Are you afraid to trust your future in the hands of the God of truth, whose
sons you are? Are you distrustful of the Father, whose children you are? Will
you go back to the easy path of the certainty and intellectual settledness
of the religion of traditional authority, or will you gird yourselves to go
forward with me into that uncertain and troublous future of proclaiming the
new truths of the religion of the spirit, the kingdom of heaven in the hearts
of men?"
P1730:2, 155:5.14
All twenty-four of his hearers rose to their feet, intending to signify their
united and loyal response to this, one of the few emotional appeals which
Jesus ever made to them, but he raised his hand and stopped them, saying:
"Go now apart by yourselves, each man alone with the Father, and there find
the unemotional answer to my question, and having found such a true and sincere
attitude of soul, speak that answer freely and boldly to my Father and your
Father, whose infinite life of love is the very spirit of the religion we
proclaim."
P1730:3, 155:5.15
The evangelists and apostles went apart by themselves for a short time. Their
spirits were uplifted, their minds were inspired, and their emotions mightily
stirred by what Jesus had said.
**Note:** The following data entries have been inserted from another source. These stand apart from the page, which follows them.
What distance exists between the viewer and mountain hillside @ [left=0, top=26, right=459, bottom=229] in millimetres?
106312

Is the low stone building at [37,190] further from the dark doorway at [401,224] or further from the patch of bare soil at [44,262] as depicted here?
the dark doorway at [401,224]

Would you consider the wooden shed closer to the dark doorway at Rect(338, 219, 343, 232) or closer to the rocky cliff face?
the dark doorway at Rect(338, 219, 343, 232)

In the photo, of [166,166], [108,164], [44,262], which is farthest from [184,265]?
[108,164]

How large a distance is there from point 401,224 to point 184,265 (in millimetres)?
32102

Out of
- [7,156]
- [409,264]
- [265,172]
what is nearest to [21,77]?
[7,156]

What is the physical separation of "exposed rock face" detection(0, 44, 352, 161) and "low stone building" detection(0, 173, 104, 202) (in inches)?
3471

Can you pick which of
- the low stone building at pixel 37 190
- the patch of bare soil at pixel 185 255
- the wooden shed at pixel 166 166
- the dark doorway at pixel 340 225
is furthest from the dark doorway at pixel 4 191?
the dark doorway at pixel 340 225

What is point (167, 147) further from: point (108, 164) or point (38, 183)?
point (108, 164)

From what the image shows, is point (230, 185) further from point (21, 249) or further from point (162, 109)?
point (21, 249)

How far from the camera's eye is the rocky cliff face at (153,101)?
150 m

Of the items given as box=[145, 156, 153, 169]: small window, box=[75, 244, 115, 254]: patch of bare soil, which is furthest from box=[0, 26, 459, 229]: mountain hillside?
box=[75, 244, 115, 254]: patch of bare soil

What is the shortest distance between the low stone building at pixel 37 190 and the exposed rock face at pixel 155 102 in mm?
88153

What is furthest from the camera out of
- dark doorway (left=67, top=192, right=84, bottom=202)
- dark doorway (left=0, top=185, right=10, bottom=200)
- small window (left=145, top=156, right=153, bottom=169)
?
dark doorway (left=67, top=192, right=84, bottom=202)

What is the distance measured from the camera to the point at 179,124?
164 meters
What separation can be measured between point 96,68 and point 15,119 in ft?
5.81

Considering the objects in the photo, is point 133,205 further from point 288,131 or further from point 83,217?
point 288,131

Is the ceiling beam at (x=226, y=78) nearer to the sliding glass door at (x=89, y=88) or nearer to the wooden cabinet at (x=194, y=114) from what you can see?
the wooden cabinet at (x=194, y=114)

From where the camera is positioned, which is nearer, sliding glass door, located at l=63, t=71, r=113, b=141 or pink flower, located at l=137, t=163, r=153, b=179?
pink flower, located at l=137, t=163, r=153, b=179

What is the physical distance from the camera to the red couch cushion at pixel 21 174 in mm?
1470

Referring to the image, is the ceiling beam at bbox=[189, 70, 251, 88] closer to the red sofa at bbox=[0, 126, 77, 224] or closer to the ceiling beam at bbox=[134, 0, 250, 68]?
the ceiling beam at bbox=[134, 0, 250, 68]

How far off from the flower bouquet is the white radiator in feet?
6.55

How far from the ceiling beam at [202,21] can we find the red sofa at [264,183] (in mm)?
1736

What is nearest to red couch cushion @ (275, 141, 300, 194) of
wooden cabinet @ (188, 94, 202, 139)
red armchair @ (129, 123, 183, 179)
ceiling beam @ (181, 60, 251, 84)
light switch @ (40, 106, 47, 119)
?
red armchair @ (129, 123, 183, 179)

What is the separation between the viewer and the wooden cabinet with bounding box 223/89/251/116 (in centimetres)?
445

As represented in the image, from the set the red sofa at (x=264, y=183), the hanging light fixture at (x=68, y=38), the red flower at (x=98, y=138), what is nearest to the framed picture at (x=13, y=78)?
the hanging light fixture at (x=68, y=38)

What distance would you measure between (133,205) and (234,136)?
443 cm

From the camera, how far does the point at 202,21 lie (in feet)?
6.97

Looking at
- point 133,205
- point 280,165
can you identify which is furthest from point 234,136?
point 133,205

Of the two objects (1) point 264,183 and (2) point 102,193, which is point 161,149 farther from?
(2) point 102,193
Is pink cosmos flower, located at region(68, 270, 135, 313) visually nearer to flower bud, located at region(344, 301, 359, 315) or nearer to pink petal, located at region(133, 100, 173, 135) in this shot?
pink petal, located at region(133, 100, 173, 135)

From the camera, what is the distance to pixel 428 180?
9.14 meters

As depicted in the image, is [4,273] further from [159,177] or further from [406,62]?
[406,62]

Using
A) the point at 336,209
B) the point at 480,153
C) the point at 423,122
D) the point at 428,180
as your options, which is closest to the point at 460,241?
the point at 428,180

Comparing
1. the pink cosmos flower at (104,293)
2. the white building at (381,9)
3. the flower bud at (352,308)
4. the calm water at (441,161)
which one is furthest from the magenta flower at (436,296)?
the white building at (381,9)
But when Andrew called them together, the
Master said only: "Let us resume our journey. We go into Phoenicia to tarry
for a season, and all of you should pray the Father to transform your emotions
of mind and body into the higher loyalties of mind and the more satisfying
experiences of the spirit."
P1730:4, 155:5.16
As they journeyed on down the road, the twenty-four were silent, but presently
they began to talk one with another, and by three o'clock that afternoon they
could not go farther; they came to a halt, and Peter, going up to Jesus, said:
"Master, you have spoken to us the words of life and truth. We would hear
more; we beseech you to speak to us further concerning these matters."